Toplumsal hareketin nesnel yönü, yalnızca onun ekonomik temeli değildir. Toplumda süren sınıf çatışmaları, proletaryanın ve diğer emekçi sınıfların kendiliğinden hareketleri vb., bunlar da hareketin insan iradesinden bağımsız, belirli yasalara göre gelişen nesnel yanını oluştururlar. Marksistlerle küçük-burjuva ihtilalcileri arasında, yalnızca onlarla da değil, Marksizm’in revizyonist, liberal, reformist her tür tahrifatçısı arasındaki ayrılıklar, işte bu alanda ortaya çıkmaktadır. Dolayısıyla da, teorisyenlerimiz ekonomik altyapının belirleyiciliğini ve onun insan iradesinden bağımsızlığını vurgulamış olmakla fazla bir mesafe almış, ‘71 Hareketinin felsefi temelini aşmış olmazlar. Yalnızca bununla sınırlı bir vurgu, aynı felsefi temel üzerinde pekala başka biçimlerde sapmaları, örneğin reformizmi ve kendiliğindenciliği besler. Aynı kaba materyalist temel üzerinde, hareketin kendiliğinden yönünün abartılması, ekonomizme ve reformizme; küçümsenmesi, terörizme ve maceracılığa yolaçar. Bu iki eğilimin birbirlerine, daha doğrusu, genellikle maceracılığın reformizme kolaylıkla dönüşmesi de bu aynı kaba materyalist ortak felsefi temele sahip olmalarından dolayıdır.
------------------------------------------------------------------------
**Görev:**
Toplumsal hareketin nesnel yönünü ve kaba materyalizmi ele alan yukarıdaki metni, son cümlesinin ardından sürdürün.

**Sağlanan veriler:**
------------------------------------------------------------------------
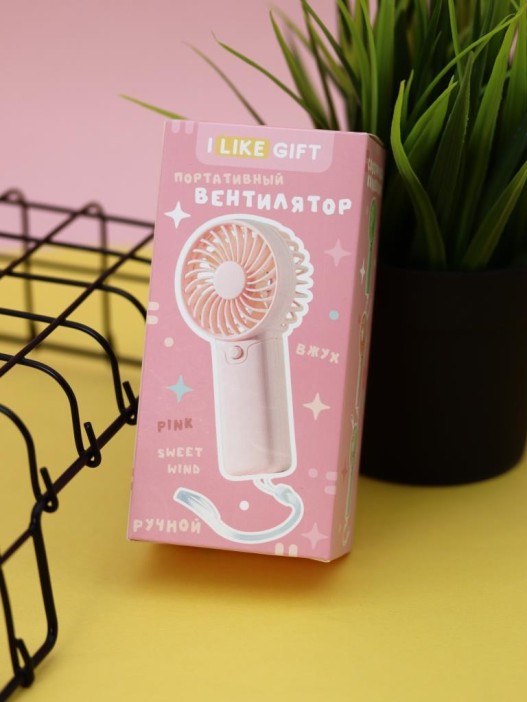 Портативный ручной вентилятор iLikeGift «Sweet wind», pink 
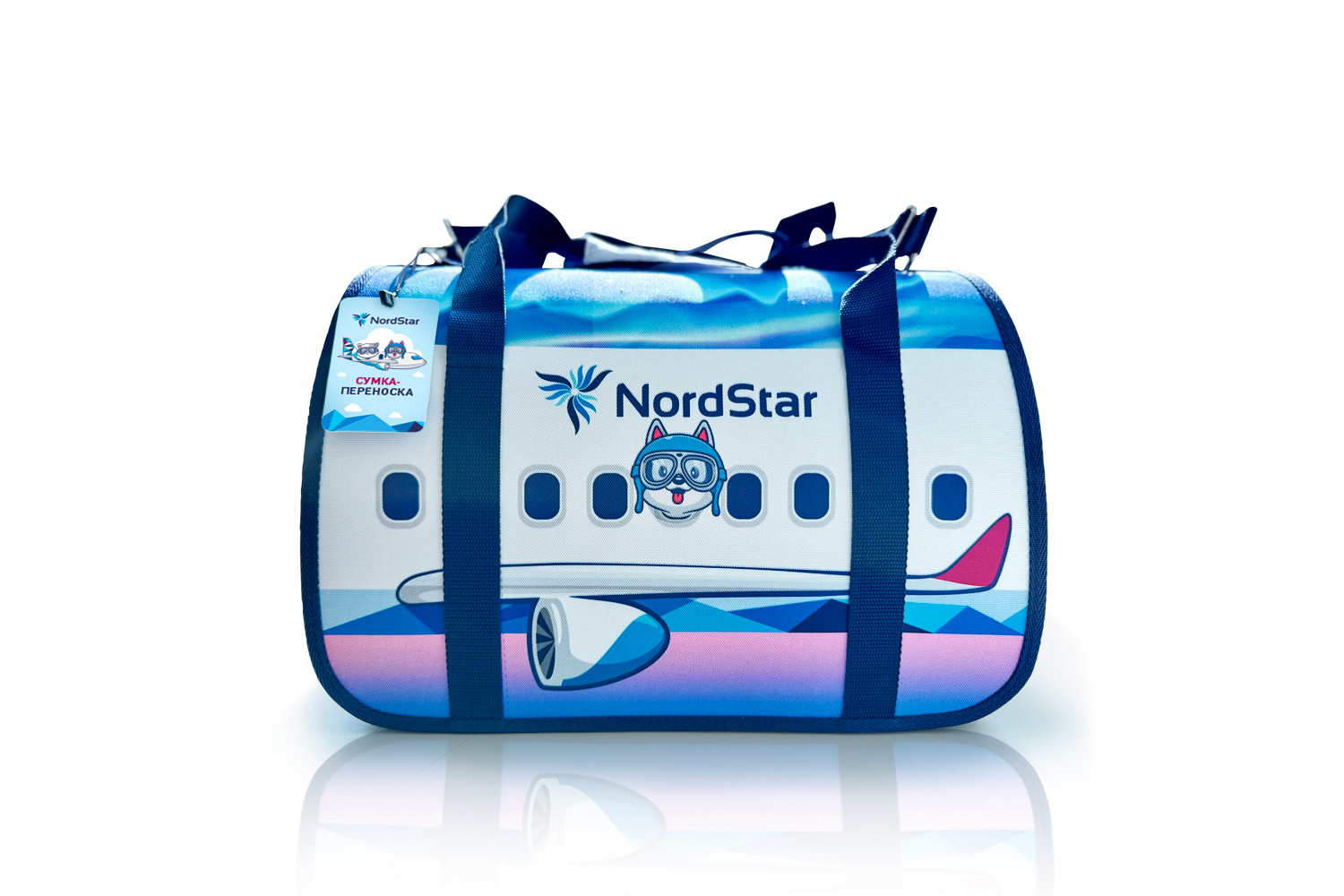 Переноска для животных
------------------------------------------------------------------------
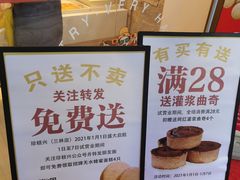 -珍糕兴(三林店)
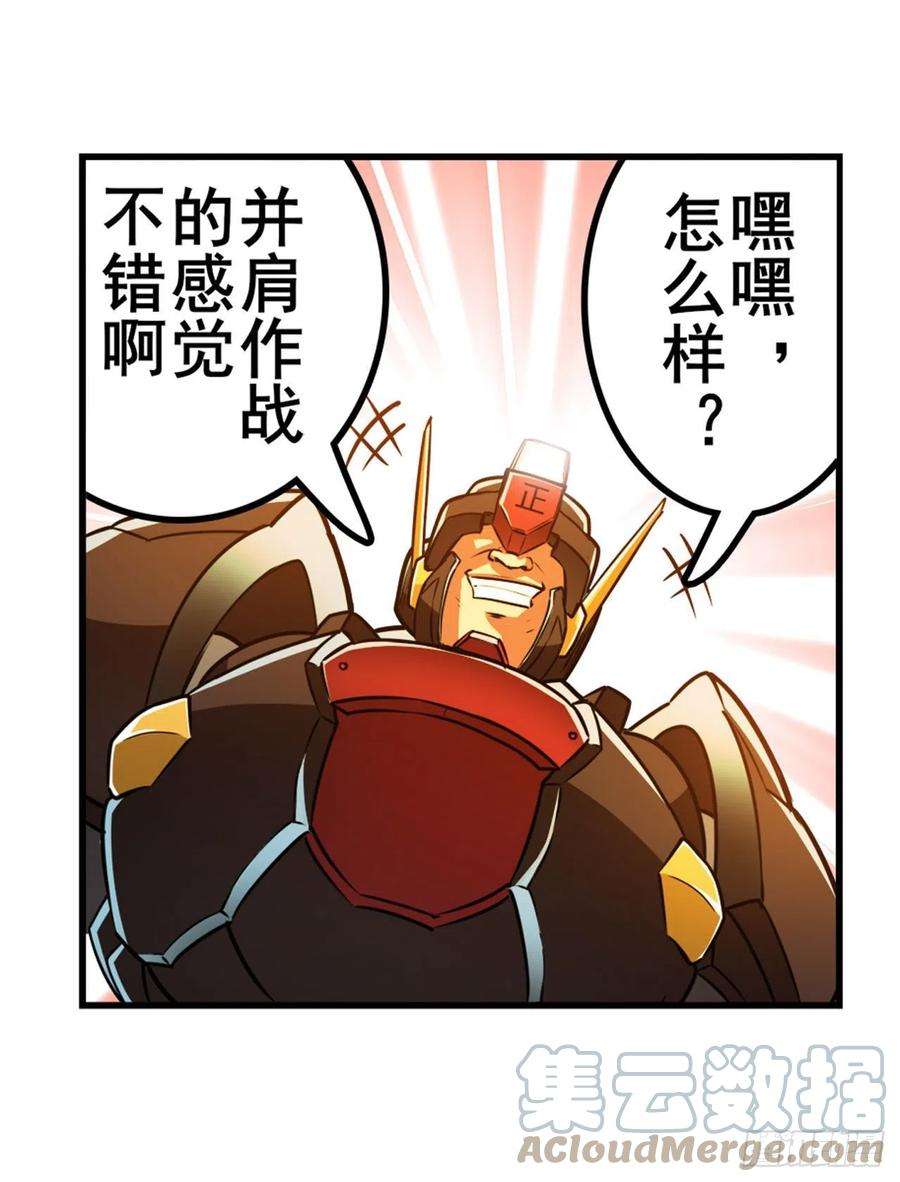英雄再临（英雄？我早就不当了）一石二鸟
------------------------------------------------------------------------
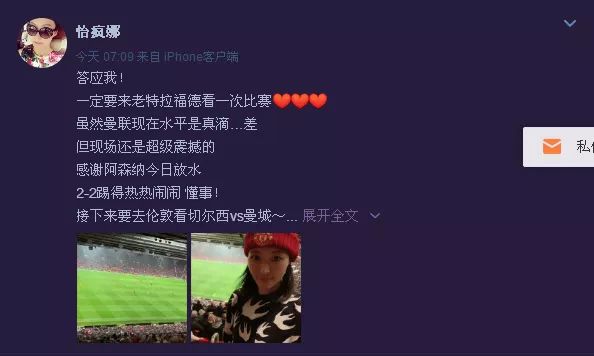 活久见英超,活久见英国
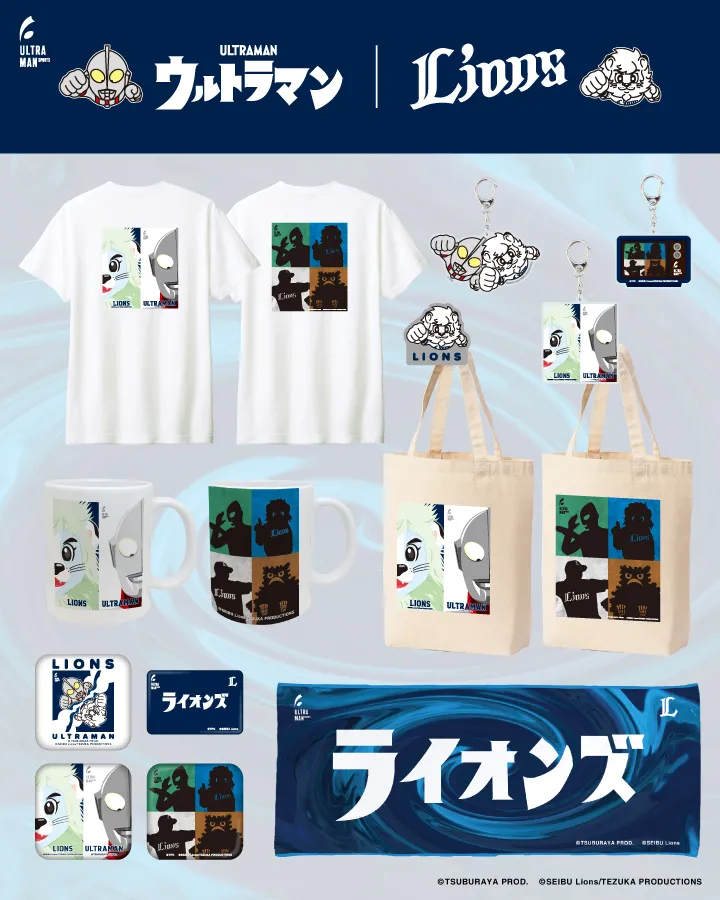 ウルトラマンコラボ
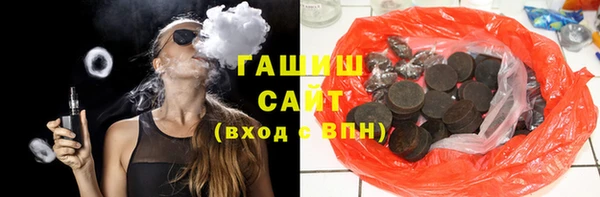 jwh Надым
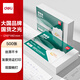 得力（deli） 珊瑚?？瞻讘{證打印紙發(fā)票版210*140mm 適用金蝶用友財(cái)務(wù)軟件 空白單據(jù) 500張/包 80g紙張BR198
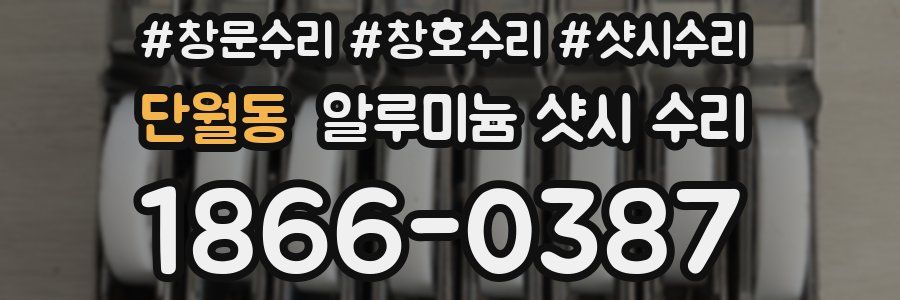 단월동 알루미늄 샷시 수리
------------------------------------------------------------------------
**Alıştırma yanıtı:**
‘71 Hareketinin felsefi idealizminin şu anki tartışmamız (taktik sorunu) açısından özel bir önem taşıyan iki temel beliriş biçimi vardır. Birincisi, sosyalizm davasını maddi sınıf temeli olan proletaryadan koparmak, dolayısıyla da, mücadele ve örgütlenme sorunlarını proletaryanın devrimci sınıf mücadelesinin taktik sorunları olarak ele almamaktadır. Bu, Maoculuk’tan Guevaracılığa kadar çağdaş küçük-burjuva popülizminin tüm biçimlerinin ortak özelliğidir. İkincisi ise, ekonomik temelle kopmaz bağlar içinde olsa ve bu temel üzerine yükselse de, sınıflar mücadelesinin kendine özgü(135) nesnel yasaları olduğu, insan iradesinin bu mücadeleyi olumlu ya da olumsuz yönde etkileyebileceği ama belirleyemeyeceği gerçeğini kavrayamamaktadır. ‘71 Hareketi, iradenin rolünün abartılmasından öte, onun bir avuç insanın, “öncü savaşçı”nın iradesine indirgenmesinin ifadesi oldu. Onun maceracı mücadele ve örgütlenme çizgisi buradan doğdu. Bu ikinci özellik, çağdaş popülizmin daha çok Latin Amerika kökenli biçimlerinde görülmektedir. Fakat Maoculuğun biçimleri olan Lin Biaoculuk ve Çaru Mazumdarcılık, ülkemizde ise İ. Kaypakkaya çizgisi, bu iradeci eğilimin küçük-burjuva popülizmin evrensel bir ortak eğilimi olduğunu gösteriyor. Soru şudur: TDKP, ‘71 Hareketinin bu popülist ve iradeci kavrayışlarını gerçekten aştı mı? Bilindiği gibi, teorisyenimiz aşıldığı iddiasındadır. Biz ise, özellikle sorunun felsefi ve sınıfsal temeline yeterince inilemediğinden dolayı, eleştiriyle sağlanan ilerlemeye rağmen, bu kavrayışların son tahlilde aşılamadığı düşüncesindeyiz.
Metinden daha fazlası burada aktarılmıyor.